Mickey Rooney's scenes were shot first in one month allotted by the U.S. Army before Rooney was inducted in June 1944.
Mickey Rooney played a similar role in the film Black Stallion (1979).
The film differs from the book in a number of respects. For example, Velvet's horse in the book is a piebald, and thus is given the name "The Piebald" or "The Pie" for short. In the movie, Pie is a chestnut, and another explanation for his name was given. Velvet, in the book, is a sickly child who is given to great imagination and spirit; her father is stern and given to anger, but the mother is stronger still and stands up to him. Since her days as a swimmer, she has become a large woman and weighs 16 stone—224 pounds (102 kg) at the time of the story, and warns Velvet never to allow herself to be burdened by weight. In the book Mr. and Mrs. Brown also have a 15-year-old daughter named Meredith, in addition to Edwina, Malvolia, Velvet, and Donald. In the novel, the professional jockey hired by Mi to race at the Grand National is said to have finished in 4th place at the previous event, it is possible this character is a reference to 1932 Ascot Gold Cup disgraced competitor Arthur Pasquier. The Meredith character does not appear in the movie.

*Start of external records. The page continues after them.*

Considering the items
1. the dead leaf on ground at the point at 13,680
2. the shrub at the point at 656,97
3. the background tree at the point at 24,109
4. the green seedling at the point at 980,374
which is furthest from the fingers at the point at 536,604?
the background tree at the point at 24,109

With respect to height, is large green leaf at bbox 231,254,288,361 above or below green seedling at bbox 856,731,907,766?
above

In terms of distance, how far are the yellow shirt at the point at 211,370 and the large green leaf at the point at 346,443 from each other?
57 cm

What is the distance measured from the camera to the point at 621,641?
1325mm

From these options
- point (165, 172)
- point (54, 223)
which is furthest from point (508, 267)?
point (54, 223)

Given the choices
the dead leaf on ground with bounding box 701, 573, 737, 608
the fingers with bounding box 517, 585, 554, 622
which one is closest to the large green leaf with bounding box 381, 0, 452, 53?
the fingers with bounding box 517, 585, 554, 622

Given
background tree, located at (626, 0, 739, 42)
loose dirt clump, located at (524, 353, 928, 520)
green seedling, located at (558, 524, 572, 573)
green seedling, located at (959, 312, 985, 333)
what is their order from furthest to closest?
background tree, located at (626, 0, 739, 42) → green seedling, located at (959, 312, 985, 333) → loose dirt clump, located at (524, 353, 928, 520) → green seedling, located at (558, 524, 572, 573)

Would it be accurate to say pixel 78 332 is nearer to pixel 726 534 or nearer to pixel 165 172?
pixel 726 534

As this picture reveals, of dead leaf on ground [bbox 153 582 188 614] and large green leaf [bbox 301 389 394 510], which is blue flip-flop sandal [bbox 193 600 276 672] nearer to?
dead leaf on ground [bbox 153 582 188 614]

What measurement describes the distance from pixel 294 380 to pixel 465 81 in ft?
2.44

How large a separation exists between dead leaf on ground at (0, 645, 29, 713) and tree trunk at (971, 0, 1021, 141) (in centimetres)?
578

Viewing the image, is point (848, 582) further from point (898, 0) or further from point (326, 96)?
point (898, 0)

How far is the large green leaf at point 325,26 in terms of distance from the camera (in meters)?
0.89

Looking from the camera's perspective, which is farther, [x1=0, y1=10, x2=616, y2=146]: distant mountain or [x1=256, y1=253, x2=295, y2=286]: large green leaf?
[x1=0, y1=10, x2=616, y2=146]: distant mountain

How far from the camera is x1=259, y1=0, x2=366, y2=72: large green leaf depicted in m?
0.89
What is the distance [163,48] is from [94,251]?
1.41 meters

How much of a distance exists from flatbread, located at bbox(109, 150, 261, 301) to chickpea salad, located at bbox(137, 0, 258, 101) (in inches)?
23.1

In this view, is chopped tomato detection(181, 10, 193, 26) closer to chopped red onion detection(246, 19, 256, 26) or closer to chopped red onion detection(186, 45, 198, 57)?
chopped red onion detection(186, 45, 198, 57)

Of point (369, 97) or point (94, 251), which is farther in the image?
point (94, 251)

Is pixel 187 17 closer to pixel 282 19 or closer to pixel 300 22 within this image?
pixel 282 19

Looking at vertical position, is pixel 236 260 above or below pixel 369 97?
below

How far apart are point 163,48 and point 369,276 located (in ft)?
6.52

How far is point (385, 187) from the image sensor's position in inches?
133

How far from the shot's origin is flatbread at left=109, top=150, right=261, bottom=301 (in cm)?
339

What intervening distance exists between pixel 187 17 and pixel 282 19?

National Velvet holds a 100% 'Fresh' rating on Rotten Tomatoes based on 26 reviews, with an average rating of 8.09/10. The site's consensus reads: "National Velvet makes the most of a breakout performance from Elizabeth Taylor, delivering a timeless family-friendly tearjerker that avoids straying into the sentimental".
At the box office, the film earned $3,678,000 in the US and Canada and $2,162,000 elsewhere.
The film won two Oscars, and was nominated for three others, in 1945:
|Award||Date of ceremony||Category||Recipients||Result|
|Academy Awards||March 7, 1946||Best Director||Clarence Brown||Nominated|
|Best Actress in a Supporting Role||Anne Revere||Won|
|Best Cinematography, Color||Leonard Smith||Nominated|
|Best Art Direction – Interior Decoration, Color||Art Direction: Cedric Gibbons and Urie McCleary;
Interior Decoration: Edwin B. Willis and Mildred Griffiths
|Best Film Editing||Robert J. Kern||Won|
In 1978, the sequel International Velvet, was released. The film stars Tatum O'Neal, Christopher Plummer, Anthony Hopkins, and Nanette Newman, who plays Velvet Brown as an adult. After the events of National Velvet, Donald got married, had a daughter named Sarah Velvet Brown, and moved from England to Cave Creek, Arizona. Sarah comes to live with Velvet and her boyfriend John after Donald and his wife die from their injuries in a car accident. Elizabeth Taylor did not reprise her role as Velvet in the sequel.